In 1991, Gerald Ratner, the then head of Britain's biggest high street jeweller, described a silver decanter as 'total crap.' That year, his company, Ratners, produced profits of £110 million. Ratner made his remarks at the AGM of the Institute of Directors. He was giving a presentation which, unbeknownst to him was also attended by members of the press. Speaking of his company’s outstanding performance, the Financial Times reported him as saying: '”We also do cut-glass sherry decanters complete with six glasses on a silver-plated tray that your butler can serve you drinks on, all for £4.95. People say "How can you sell this for such a low price?" I say, because it's total crap.'

Ratner paid dearly for his momentary loss of control. The company's profits turned into a loss of £122m and within a year, investors forced him to leave the board. The Ratner brandname was changed to Signet.
The potential for such foot-in-mouthisms from leading businessmen always frightens City fund managers. One said: 'What is so maddening is that it is avoidable. I'm not sure what goes through their minds, but it can have a serious impact.'

For instance, when Stagecoach boss Keith Cochrane, in the US magazine Forbes, compared US bus passengers to riffraff, reaction was swift. Stagecoach shares fell from 73p to 69p in a matter of days. Stagecoach, concerned that its man had 'done a Ratner', vigorously denied it. Stagecoach seems to have a habit of bad publicity. It’s reportedly colourful chairman Brian Souter, once described all northerners as 'beer-drinking, chip-eating, council house-dwelling masses'.

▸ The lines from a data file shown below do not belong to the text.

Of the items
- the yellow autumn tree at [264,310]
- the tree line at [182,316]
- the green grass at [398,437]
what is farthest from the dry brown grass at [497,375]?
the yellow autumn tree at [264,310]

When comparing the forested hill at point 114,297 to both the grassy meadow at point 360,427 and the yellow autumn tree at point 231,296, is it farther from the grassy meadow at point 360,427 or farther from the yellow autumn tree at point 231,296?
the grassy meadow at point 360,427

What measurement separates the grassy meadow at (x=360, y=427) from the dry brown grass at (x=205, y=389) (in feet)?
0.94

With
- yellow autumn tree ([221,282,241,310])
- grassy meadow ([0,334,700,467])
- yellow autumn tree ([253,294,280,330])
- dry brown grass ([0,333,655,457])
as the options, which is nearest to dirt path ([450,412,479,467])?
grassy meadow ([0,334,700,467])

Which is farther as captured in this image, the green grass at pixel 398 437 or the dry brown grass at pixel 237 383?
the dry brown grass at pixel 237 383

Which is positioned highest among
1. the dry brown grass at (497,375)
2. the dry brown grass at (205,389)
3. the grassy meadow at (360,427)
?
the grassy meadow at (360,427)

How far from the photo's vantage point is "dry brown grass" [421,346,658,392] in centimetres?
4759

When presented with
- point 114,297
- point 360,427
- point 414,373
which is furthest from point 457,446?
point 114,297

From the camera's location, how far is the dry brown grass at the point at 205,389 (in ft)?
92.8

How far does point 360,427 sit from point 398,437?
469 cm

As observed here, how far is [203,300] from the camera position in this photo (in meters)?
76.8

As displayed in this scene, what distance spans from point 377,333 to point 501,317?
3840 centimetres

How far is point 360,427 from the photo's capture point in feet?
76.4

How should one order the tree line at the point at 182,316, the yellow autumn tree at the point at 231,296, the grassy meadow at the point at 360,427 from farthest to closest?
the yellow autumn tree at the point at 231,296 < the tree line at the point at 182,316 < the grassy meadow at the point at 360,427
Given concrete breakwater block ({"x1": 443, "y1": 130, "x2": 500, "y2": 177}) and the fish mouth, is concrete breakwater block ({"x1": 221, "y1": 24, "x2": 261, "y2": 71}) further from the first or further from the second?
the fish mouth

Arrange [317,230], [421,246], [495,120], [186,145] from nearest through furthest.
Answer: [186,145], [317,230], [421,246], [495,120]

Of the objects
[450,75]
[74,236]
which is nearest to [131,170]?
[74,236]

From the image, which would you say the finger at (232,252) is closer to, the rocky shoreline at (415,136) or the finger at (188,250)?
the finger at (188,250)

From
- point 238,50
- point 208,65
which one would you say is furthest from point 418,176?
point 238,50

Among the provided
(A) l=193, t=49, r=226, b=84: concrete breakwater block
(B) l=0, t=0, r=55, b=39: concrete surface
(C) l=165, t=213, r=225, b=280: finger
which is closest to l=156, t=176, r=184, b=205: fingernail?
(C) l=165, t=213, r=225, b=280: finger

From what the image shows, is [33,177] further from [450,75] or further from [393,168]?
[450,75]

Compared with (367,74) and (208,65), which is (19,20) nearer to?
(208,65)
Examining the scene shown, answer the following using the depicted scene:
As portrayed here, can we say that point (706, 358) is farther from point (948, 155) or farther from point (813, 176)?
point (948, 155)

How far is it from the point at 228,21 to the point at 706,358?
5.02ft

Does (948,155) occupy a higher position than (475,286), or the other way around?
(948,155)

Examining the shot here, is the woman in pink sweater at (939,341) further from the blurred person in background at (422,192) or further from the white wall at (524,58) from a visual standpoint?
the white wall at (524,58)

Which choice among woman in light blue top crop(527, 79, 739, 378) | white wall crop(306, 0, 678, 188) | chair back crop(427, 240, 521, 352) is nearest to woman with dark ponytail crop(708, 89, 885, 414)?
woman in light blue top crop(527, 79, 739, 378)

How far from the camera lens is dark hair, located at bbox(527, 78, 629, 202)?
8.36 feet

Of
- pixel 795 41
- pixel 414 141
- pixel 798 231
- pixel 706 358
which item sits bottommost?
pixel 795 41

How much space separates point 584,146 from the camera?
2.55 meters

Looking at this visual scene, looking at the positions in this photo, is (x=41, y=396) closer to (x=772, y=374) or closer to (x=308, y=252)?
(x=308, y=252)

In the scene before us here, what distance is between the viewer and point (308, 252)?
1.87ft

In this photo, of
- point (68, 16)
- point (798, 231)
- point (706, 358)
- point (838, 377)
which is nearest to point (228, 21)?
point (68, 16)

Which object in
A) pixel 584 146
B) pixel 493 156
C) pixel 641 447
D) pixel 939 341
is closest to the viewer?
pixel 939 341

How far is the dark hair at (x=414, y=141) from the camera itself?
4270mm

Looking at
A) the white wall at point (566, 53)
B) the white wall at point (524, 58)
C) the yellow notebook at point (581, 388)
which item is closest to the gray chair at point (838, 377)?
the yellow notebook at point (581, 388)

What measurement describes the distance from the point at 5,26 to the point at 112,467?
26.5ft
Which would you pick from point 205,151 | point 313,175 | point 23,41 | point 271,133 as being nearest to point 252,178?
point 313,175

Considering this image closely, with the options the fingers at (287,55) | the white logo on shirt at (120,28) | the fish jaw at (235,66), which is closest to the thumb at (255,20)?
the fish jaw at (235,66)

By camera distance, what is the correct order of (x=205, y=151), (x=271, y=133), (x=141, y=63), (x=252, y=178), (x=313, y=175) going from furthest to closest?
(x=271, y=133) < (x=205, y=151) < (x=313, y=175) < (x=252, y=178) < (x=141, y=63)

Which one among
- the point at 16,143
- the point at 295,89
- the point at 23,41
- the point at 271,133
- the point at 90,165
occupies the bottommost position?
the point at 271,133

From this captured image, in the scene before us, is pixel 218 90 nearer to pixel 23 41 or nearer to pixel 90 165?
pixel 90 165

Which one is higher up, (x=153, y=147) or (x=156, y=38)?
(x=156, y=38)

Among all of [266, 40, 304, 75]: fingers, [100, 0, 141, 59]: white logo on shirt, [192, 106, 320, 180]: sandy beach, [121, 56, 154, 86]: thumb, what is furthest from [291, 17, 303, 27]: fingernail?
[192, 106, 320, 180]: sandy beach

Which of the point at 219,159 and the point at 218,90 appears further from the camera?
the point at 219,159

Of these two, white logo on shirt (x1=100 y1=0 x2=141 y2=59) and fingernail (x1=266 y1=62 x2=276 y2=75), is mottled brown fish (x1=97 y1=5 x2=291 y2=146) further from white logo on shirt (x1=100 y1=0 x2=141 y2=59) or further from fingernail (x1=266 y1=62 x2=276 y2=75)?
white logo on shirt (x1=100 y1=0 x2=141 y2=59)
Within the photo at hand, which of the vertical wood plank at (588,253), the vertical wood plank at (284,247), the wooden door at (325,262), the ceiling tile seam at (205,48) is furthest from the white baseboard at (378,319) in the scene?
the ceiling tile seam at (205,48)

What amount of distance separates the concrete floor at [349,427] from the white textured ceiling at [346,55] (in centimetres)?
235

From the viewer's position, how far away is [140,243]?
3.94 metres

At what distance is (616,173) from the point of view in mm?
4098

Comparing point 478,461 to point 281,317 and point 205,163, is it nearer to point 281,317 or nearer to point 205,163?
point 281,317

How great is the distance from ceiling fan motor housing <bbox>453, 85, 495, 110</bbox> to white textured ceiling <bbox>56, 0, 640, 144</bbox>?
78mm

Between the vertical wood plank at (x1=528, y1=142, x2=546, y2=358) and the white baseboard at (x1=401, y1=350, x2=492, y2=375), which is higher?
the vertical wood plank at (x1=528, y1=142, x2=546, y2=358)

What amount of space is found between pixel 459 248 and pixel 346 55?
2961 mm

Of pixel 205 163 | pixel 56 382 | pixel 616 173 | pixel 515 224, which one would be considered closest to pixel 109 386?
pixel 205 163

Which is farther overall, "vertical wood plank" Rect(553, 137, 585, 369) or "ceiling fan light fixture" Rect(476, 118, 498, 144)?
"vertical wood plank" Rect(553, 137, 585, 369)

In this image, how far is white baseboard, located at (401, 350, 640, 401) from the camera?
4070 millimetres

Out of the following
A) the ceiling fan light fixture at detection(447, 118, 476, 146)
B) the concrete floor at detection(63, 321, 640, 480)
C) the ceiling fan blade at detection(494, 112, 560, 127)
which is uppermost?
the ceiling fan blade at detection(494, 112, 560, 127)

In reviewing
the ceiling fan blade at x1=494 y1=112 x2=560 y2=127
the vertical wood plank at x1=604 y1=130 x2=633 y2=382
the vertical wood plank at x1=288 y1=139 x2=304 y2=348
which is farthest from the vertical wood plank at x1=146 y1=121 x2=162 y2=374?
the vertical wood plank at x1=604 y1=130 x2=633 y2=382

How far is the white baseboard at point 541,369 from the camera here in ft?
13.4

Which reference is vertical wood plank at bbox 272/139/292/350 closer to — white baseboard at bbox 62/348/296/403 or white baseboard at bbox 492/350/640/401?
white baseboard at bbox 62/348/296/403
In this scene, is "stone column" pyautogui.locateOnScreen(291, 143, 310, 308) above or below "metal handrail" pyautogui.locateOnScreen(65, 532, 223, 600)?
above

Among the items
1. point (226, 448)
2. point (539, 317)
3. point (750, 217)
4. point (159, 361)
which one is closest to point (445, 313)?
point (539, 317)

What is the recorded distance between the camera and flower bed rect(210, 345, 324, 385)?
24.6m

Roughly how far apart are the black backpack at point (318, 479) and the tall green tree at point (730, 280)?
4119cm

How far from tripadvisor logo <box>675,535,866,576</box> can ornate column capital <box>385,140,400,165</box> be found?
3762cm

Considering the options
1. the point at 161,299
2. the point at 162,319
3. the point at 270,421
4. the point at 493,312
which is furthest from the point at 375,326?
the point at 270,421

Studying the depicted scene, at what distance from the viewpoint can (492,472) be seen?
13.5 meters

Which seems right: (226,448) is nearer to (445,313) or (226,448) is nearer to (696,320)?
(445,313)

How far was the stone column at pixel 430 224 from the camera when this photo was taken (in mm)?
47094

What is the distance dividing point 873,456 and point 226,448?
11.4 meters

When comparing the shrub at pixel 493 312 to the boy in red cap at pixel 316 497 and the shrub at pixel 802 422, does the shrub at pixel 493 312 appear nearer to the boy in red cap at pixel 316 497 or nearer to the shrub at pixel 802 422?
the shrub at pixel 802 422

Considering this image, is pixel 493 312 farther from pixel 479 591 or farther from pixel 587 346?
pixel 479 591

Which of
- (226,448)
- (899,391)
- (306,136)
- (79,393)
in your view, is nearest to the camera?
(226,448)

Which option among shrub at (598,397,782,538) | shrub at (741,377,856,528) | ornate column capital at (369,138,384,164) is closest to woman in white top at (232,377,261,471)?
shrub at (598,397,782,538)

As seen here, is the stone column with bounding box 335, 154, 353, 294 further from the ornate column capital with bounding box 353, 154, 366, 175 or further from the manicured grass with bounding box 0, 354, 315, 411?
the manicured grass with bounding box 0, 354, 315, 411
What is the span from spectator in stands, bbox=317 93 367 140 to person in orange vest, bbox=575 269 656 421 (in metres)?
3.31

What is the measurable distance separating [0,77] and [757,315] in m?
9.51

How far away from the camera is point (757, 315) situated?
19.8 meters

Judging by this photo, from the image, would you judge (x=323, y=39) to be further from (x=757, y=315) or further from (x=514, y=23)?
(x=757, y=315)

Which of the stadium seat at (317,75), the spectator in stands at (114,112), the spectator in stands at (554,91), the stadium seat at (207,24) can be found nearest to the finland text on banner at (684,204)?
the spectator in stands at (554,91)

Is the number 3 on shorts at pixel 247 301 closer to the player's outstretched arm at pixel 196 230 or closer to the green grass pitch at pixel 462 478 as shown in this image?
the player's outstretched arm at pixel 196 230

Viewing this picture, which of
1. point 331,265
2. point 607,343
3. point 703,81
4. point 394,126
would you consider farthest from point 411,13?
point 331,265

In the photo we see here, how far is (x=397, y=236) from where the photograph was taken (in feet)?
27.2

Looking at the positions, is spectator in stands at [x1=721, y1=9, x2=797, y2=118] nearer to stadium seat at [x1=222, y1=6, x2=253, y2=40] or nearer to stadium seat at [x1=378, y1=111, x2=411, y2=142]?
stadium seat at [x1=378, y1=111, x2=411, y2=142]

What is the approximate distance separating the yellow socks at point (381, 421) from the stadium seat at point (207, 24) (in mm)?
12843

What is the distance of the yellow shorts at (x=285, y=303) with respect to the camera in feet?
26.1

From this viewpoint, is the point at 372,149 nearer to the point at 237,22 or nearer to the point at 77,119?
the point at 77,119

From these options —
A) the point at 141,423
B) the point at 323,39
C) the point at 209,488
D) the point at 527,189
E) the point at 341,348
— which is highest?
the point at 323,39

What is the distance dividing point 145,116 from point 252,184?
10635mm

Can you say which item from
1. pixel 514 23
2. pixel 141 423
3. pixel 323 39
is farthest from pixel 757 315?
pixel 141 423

In another example of loss of presence, retail entrepreneur Philip Green was forced to offer an unreserved apology to the Irish in a bid to prevent a customer boycott. Attacking the Guardian's financial editor, Paul Murphy, during an investigation into his accounts, Green said: 'He can't read English. Mind you, he is a f***ing Irishman.'
Green referred to Murphy’s nationality several times while attempting to prevent the paper writing about his accounts. He was forced to apologise and said he had not meant to offend.

Gaffes do not always presage disaster. Other seemingly disparaging remarks, such as Topman brand director David Shepherd's description of his customers as 'hooligans' who bought Topman suits for their first court appearance, have not triggered meltdown. Although shares in Topman's owner, Arcadia, fell 4.5p to 270p afterwards, the company's profits for the year jumped to £53.3m from a loss of £8.5m.

At the time of the slip-up by Newcastle United directors Freddie Shepherd and Douglas Hall - they described female fans as 'dogs' and said they couldn’t understand fans buying club shirts that cost £5 to produce and sold for £50 - shares were 45p below the price at flotation a year before. They actually rose a few days afterwards.

Camelot's Dianne Thompson will have to live with her suggestion that punters would be lucky to win a tenner. Perhaps she should have known better - she worked at Ratner successor Signet.